Денисов поблагодарил. Когда он уходил, сестры-хозяйки в столовой не было, он нашел ее в раздевалке.
— У меня дело к вам… — Он коротко объяснил, кто его интересует, достал фотографию.
— Погоди… — Она надела очки, долго рассматривала снимок. Несколько раз казалось, сестра-хозяйка порывается что-то сказать, но вместо этого она вернула фотографию, сняла очки. — Напоминает кого-то. Но кого?!
— Я оставлю снимок. Покажете официанткам?
— Можно.
Денисов посмотрел на часы; первый день командировки заканчивался бесславно: ничто не подтверждало того, что автор эссе, как и его герой Ланц, четыре месяца назад, весной, был в Коктебеле.
Из столовой он побрел к себе — в «финский», на двоих, домик, отведенный для проживания. Домик находился здесь же, рядом, в нескольких десятках метров от столовой — маленький, тихий, пустой. Второй жилец в нем так и не появился, Денисову, по всей вероятности, предстояло ночевать одному.
Он достал рукопись. Свет был тусклый. Другого пути, кроме как вчитываться в текст эссе в поисках деталей, за которые можно зацепиться при розыске, он не видел.
«Любовь, тоска, ревность и ничего существенного, за что можно было бы уцепиться…» — Денисову хотелось оттолкнуться от посылки, которая была бы бесспорной.
— Можно?
В дверь постучали. Денисов поднялся, отложил рукопись.
— Спичек не найдется? — Небольшого роста бородатый человек с большим животом стоял на пороге, на нем были шорты, детская шапочка, полосатая блуза. В руке он держал трубку.
Денисов достал спички, он не курил, но сигареты и спички были всегда у него с собой, в сумке.
— Спасибо. — Гость прикурил. — Давайте знакомиться. Михаил Мацей. Из Харькова. Поэт… — Он взглянул испытующе. — Пишу для молодежи. Ваш сосед.
— Мацей. Я читал вас в «Юности». — У Денисова была жесткая память на трудные фамилии, а Лина выписывала «Юность».
— Правильно. — Мацей обрадовался. — А вы?
— Денисов. Москвич.
— Литератор?
— Технарь, — так оно и было вначале. — Московский завод координатно-расточных станков.
Поэт тактично сменил тему:
— Удивительно хорошее море сегодня. Обратили внимание? Каждый день другое, я не говорю уже — каждый год. — Он затянулся трубкой.
— Вы часто бываете здесь?
— Последние годы довольно регулярно. А вы?
— Впервые.
— Я вижу. Обычно тут одни и те же. Кто весной, кто — осенью. — На вид Мацею можно было дать около сорока, но Денисов чувствовал, что в действительности поэт моложе. Старила корявая небритая бородка, живот.
— Вы из тех, кто осенью?
— Стараюсь дважды. И осенью, и весной.
Денисов заинтересовался:
— В этом году были?
— В мае. Книгу надо сдавать, вот и приходится.
— Мой знакомый отдыхал… — Денисов показал словно случайно оказавшуюся у него в руках фотографию.

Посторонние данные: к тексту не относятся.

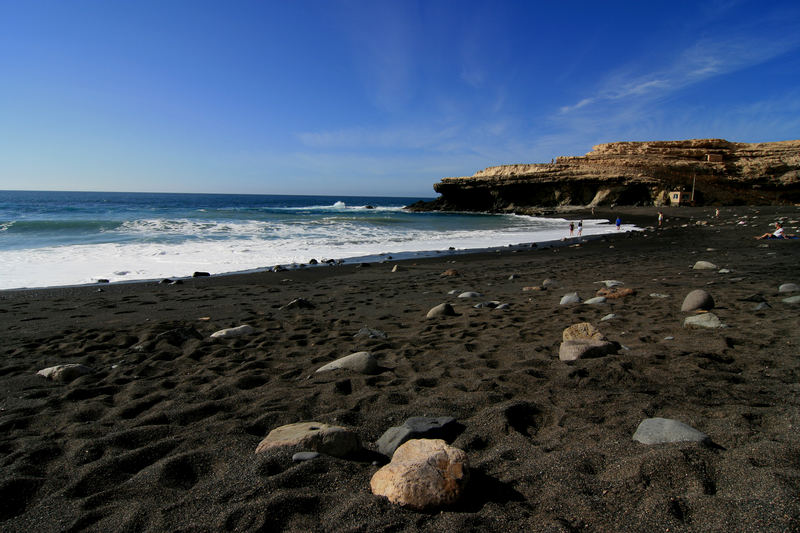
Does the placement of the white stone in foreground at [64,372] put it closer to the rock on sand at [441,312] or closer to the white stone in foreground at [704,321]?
the rock on sand at [441,312]

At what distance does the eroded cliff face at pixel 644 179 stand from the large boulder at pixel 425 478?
1822 inches

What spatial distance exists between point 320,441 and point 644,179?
47077 millimetres

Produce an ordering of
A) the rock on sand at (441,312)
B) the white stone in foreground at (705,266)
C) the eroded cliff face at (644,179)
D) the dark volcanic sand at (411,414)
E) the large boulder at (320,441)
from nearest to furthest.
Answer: the dark volcanic sand at (411,414), the large boulder at (320,441), the rock on sand at (441,312), the white stone in foreground at (705,266), the eroded cliff face at (644,179)

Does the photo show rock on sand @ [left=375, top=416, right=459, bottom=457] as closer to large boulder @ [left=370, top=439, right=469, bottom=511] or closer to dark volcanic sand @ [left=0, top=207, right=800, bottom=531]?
dark volcanic sand @ [left=0, top=207, right=800, bottom=531]

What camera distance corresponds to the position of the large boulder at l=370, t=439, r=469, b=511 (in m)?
1.56

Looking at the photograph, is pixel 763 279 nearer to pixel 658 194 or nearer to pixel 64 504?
pixel 64 504

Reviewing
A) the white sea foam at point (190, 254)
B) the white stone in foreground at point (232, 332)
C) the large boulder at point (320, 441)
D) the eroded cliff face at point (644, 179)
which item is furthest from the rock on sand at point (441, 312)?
the eroded cliff face at point (644, 179)

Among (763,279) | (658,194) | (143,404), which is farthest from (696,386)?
(658,194)

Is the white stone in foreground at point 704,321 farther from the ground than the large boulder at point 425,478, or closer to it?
farther from the ground

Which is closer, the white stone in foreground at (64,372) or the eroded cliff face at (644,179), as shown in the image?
the white stone in foreground at (64,372)

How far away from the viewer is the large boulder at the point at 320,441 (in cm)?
203

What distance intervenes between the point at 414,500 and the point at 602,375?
192 cm

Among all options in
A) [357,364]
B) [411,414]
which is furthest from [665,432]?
[357,364]

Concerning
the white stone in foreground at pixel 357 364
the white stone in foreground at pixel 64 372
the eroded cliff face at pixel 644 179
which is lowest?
the white stone in foreground at pixel 64 372
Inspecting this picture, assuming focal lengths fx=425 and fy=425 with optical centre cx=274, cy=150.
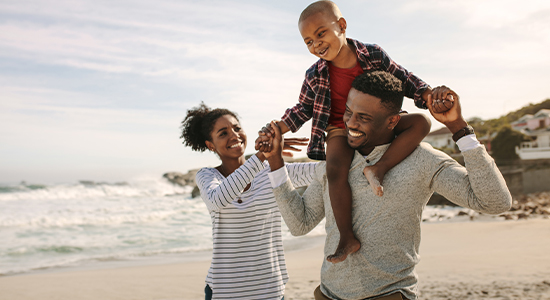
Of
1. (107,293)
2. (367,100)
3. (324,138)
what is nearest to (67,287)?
(107,293)

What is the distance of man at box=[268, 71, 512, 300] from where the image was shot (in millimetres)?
1848

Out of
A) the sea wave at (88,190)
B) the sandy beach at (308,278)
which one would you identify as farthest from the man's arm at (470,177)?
the sea wave at (88,190)

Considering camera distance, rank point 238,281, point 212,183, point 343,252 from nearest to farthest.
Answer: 1. point 343,252
2. point 238,281
3. point 212,183

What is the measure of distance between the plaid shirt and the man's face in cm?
32

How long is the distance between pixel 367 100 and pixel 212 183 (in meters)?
1.43

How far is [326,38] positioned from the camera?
2.24 metres

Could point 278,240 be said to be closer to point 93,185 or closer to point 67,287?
point 67,287

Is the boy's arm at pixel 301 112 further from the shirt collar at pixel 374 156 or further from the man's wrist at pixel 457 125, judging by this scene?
the man's wrist at pixel 457 125

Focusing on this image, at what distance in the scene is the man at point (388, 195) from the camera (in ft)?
6.06

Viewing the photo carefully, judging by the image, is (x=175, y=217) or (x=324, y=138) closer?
(x=324, y=138)

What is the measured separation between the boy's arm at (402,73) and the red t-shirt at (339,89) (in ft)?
0.35

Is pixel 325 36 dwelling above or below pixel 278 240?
above

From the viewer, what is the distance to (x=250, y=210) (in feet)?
9.55

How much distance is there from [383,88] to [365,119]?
0.16 metres
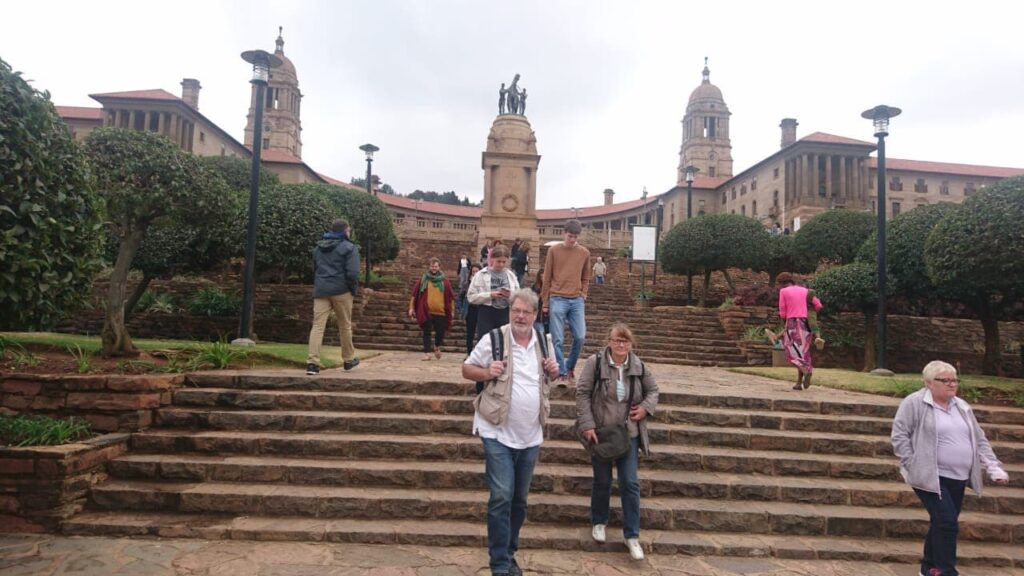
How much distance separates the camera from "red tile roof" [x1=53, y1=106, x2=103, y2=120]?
4334 cm

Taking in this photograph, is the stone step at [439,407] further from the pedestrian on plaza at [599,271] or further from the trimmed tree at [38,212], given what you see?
the pedestrian on plaza at [599,271]

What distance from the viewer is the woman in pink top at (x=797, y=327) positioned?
24.6 ft

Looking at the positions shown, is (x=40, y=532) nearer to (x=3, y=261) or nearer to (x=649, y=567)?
(x=3, y=261)

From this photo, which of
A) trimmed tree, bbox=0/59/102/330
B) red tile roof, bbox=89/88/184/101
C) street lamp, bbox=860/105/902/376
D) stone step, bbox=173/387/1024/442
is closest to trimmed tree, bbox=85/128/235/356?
trimmed tree, bbox=0/59/102/330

— Не помню, — вспомнив о книге, Мацей сразу заторопился, на снимок взглянул мельком. Денисов не мог ему сказать, как при опознании: «Пожалуйста, посмотрите повнимательнее».

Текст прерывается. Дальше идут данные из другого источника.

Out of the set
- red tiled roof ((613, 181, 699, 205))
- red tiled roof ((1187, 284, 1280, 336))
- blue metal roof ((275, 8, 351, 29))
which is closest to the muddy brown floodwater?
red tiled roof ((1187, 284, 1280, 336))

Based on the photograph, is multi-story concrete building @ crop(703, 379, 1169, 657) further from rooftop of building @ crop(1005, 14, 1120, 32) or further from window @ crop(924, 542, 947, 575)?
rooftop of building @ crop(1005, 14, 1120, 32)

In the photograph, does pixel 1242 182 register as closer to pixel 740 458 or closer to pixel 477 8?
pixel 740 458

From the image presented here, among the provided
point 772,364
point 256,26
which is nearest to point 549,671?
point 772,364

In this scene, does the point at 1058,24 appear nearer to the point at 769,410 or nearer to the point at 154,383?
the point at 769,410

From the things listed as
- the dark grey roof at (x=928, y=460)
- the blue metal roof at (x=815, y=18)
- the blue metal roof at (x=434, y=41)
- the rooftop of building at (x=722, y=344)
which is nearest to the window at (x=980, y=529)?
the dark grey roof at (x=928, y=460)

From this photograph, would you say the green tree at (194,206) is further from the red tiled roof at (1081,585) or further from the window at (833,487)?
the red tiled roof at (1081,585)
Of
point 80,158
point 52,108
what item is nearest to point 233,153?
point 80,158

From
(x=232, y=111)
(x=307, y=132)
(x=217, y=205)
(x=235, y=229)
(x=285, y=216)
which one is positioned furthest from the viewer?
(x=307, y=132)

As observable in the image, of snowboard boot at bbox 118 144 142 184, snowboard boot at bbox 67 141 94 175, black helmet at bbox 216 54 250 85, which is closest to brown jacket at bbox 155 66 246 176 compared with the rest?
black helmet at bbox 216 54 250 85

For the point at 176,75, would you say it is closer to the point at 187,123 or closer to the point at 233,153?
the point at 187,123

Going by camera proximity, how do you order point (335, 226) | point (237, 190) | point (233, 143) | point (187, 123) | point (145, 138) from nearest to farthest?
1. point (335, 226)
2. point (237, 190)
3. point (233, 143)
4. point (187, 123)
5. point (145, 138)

— Заходите, — поэт пошел к выходу. — Перед обедом и после ужина я, как правило, не работаю.
В дверях он обернулся:
— В теннис играете?
— Нет.
— Жаль. На корте хорошая компания.
Денисов проводил его до крыльца, вернулся.

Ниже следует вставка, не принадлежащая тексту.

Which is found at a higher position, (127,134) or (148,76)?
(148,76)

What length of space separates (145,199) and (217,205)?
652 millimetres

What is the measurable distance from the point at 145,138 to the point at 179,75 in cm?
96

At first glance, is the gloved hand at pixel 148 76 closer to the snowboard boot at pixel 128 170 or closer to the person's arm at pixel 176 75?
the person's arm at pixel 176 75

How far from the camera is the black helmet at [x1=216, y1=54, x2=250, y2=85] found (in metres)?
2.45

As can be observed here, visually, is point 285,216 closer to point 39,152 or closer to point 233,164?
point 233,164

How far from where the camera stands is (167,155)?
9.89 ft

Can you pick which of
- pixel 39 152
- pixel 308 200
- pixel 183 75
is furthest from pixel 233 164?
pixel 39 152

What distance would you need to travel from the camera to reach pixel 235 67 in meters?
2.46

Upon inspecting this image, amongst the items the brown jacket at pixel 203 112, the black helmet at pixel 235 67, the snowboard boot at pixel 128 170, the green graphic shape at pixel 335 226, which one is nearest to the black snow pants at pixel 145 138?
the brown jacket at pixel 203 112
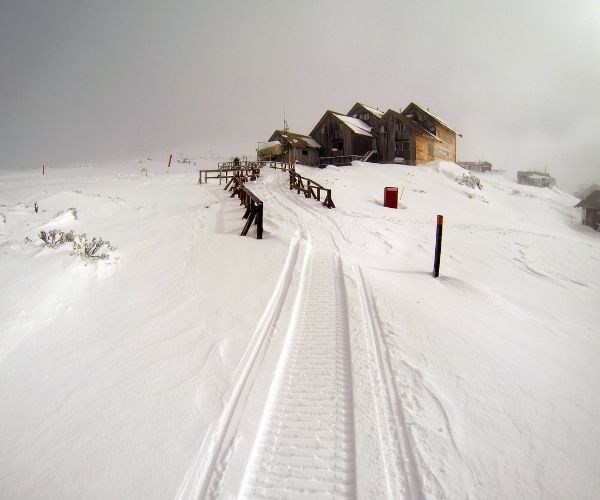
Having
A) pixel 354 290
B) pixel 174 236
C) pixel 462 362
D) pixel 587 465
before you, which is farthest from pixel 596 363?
pixel 174 236

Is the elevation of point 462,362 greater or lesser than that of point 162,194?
lesser

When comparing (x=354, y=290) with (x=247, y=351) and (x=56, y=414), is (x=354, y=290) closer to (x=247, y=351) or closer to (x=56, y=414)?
(x=247, y=351)

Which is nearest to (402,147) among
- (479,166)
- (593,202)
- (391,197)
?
(593,202)

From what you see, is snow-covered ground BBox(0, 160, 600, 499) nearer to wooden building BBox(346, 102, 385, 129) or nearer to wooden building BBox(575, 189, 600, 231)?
wooden building BBox(575, 189, 600, 231)

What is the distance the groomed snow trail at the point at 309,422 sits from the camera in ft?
7.99

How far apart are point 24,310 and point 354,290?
4.82m

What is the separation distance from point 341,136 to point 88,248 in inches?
1219

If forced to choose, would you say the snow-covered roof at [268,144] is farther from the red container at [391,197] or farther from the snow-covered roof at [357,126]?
the red container at [391,197]

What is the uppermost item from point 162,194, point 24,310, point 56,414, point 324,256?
point 162,194

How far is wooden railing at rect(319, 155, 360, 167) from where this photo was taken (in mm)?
32700

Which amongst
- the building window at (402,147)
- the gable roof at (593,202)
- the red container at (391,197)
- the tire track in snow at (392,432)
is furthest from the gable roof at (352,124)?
the tire track in snow at (392,432)

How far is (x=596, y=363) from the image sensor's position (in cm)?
409

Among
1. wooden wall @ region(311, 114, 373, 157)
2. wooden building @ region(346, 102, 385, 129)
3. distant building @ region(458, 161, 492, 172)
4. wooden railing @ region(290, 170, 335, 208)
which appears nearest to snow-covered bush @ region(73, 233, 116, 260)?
wooden railing @ region(290, 170, 335, 208)

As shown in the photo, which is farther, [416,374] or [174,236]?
[174,236]
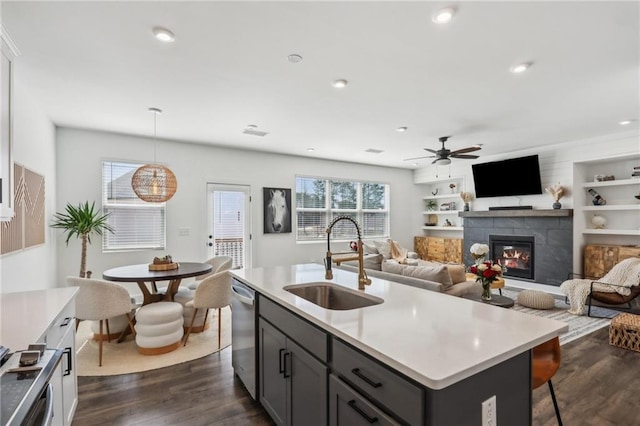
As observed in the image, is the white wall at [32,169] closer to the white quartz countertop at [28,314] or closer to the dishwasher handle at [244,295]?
the white quartz countertop at [28,314]

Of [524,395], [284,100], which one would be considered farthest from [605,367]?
[284,100]

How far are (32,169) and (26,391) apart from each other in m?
3.59

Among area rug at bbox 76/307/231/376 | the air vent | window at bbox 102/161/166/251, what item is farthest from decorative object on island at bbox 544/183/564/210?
window at bbox 102/161/166/251

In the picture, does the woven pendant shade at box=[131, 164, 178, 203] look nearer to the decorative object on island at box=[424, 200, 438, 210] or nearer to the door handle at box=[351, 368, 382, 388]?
the door handle at box=[351, 368, 382, 388]

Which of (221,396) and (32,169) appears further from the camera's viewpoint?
(32,169)

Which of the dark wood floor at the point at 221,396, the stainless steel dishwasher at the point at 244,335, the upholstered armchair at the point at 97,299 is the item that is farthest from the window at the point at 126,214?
the stainless steel dishwasher at the point at 244,335

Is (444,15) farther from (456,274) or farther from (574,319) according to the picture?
(574,319)

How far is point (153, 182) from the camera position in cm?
404

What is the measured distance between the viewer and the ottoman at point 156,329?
323 cm

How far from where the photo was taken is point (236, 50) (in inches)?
103

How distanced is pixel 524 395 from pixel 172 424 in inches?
84.6

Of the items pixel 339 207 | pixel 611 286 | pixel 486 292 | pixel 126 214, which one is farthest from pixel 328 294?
pixel 339 207

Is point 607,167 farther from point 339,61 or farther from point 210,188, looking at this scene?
point 210,188

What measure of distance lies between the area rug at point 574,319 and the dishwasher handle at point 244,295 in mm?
3444
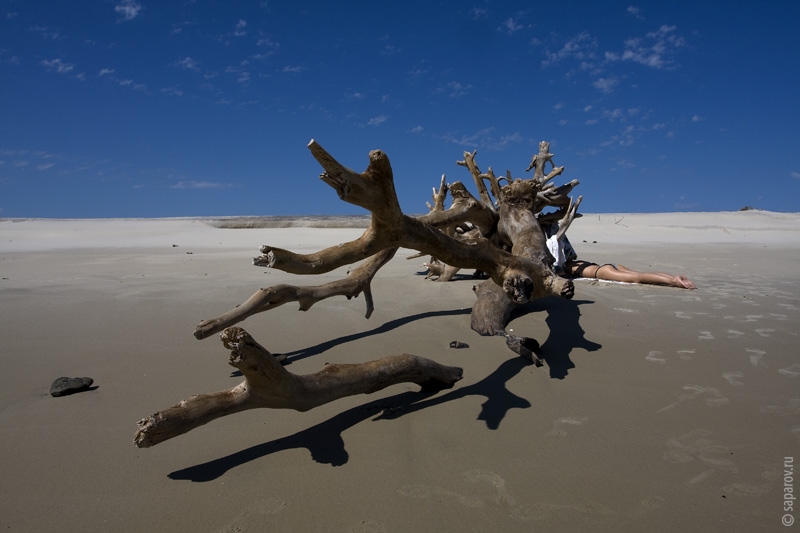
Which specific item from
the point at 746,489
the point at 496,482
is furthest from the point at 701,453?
the point at 496,482

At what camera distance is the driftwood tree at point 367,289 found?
1868mm

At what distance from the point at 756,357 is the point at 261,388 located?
10.9 ft

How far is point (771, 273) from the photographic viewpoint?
7246 millimetres

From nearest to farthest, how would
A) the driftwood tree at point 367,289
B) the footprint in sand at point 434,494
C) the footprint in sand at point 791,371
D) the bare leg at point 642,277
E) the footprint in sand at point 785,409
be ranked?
the footprint in sand at point 434,494
the driftwood tree at point 367,289
the footprint in sand at point 785,409
the footprint in sand at point 791,371
the bare leg at point 642,277

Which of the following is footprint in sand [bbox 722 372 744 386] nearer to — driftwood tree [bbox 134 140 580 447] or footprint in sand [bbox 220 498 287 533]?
driftwood tree [bbox 134 140 580 447]

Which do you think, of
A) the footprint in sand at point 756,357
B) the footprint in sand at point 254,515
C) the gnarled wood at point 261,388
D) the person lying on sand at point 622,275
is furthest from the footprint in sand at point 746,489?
the person lying on sand at point 622,275

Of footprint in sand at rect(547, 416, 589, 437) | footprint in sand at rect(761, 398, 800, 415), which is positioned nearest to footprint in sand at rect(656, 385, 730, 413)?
footprint in sand at rect(761, 398, 800, 415)

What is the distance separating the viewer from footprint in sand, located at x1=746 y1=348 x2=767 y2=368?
3068 millimetres

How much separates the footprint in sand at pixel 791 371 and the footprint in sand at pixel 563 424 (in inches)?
62.3

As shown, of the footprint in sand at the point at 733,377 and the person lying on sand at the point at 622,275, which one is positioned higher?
the person lying on sand at the point at 622,275

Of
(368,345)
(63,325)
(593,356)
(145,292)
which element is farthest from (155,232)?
(593,356)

«Южный говор…» — определила одна из женщин, разговаривавшая с Ланцем в ту ночь в Москве на вокзале… — Денисов постоял у окна, комнатка была маленькая: стол, два стула, две кровати углом, «Схема эвакуации на случай пожара» сбоку, в рамочке, на стене. — Поэт из Харькова. Вполне мог быть в одной компании с Анастасией…» Он вернулся к рукописи и стал читать:
«…Твое признание в поезде по дороге:
— Я даже не думала, Ланц, что этот человек посмотрит в мою сторону. Душа любой компании, красавец. Другая, наверное бы, захомутала его. Я не умею.